» **What you have to do**
Looking at the entries below, how many lines include the word "setItem"? Answer with the number alone.

» **Task data**
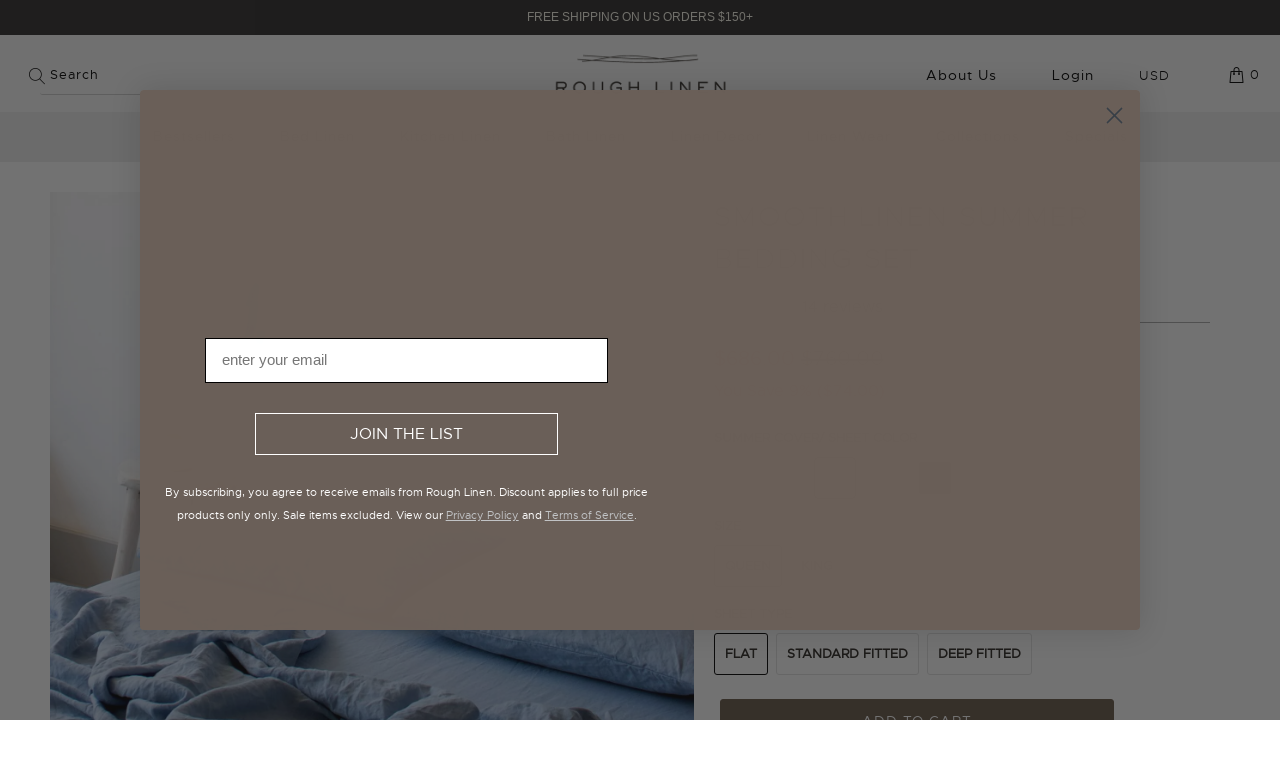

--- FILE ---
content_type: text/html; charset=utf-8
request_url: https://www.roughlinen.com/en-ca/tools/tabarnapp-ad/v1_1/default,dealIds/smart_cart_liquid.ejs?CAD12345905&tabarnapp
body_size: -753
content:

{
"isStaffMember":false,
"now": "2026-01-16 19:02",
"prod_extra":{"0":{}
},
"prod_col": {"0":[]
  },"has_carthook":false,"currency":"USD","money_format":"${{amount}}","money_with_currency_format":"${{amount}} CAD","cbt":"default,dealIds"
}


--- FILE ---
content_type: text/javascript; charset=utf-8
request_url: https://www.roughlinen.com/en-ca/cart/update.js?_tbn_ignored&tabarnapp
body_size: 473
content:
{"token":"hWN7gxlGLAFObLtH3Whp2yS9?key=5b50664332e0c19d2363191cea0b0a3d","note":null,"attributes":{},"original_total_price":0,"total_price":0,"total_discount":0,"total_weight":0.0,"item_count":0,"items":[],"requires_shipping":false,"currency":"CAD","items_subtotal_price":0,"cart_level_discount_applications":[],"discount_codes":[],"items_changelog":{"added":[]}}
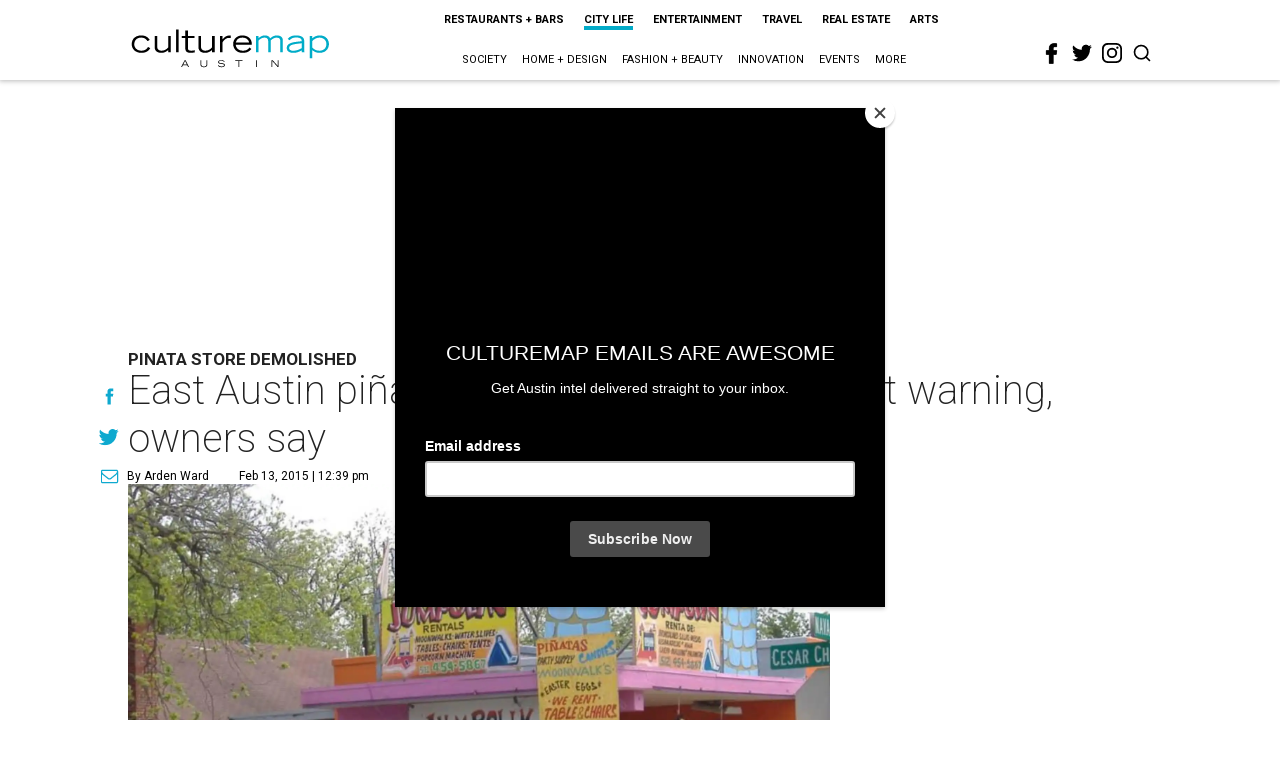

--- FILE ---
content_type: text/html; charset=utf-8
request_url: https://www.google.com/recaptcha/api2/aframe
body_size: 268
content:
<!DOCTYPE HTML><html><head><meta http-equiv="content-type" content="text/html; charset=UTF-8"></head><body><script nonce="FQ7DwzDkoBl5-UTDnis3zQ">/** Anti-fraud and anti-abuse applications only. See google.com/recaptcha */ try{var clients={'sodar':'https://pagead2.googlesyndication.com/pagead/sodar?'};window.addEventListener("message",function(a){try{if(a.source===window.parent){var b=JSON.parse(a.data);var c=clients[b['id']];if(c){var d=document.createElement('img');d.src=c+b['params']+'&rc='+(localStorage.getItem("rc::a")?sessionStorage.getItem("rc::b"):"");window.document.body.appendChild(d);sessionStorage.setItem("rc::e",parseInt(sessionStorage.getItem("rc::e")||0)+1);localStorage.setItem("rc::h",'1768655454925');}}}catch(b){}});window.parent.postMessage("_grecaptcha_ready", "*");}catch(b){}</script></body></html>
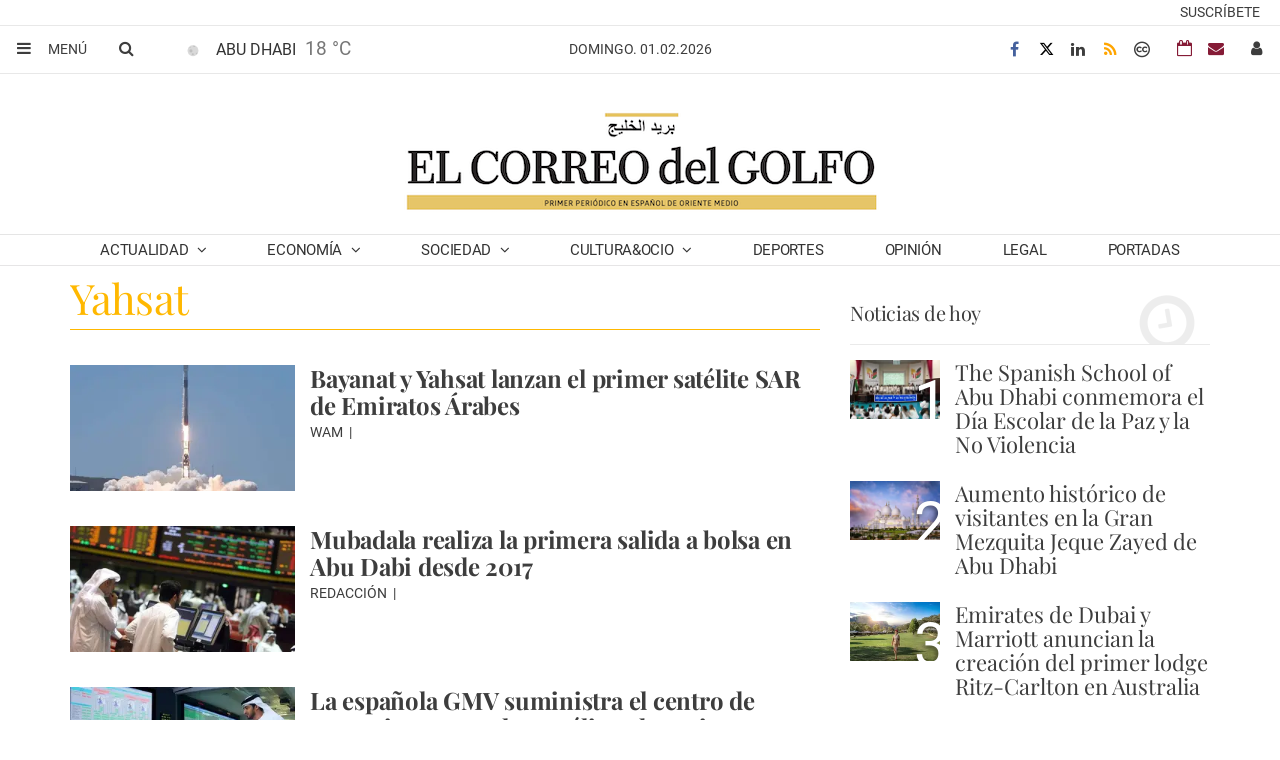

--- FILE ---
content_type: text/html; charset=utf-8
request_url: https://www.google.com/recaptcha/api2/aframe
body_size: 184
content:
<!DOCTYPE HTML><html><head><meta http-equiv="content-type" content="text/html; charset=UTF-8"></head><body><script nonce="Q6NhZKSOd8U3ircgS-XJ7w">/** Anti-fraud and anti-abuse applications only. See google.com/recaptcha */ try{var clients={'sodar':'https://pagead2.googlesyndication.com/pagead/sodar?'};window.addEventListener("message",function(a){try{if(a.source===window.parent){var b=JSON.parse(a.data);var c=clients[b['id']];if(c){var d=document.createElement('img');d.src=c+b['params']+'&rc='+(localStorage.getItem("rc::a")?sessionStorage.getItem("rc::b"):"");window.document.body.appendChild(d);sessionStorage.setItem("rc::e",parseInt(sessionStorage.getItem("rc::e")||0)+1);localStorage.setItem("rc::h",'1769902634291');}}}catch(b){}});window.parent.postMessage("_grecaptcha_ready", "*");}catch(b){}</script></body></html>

» **Solved problem**
2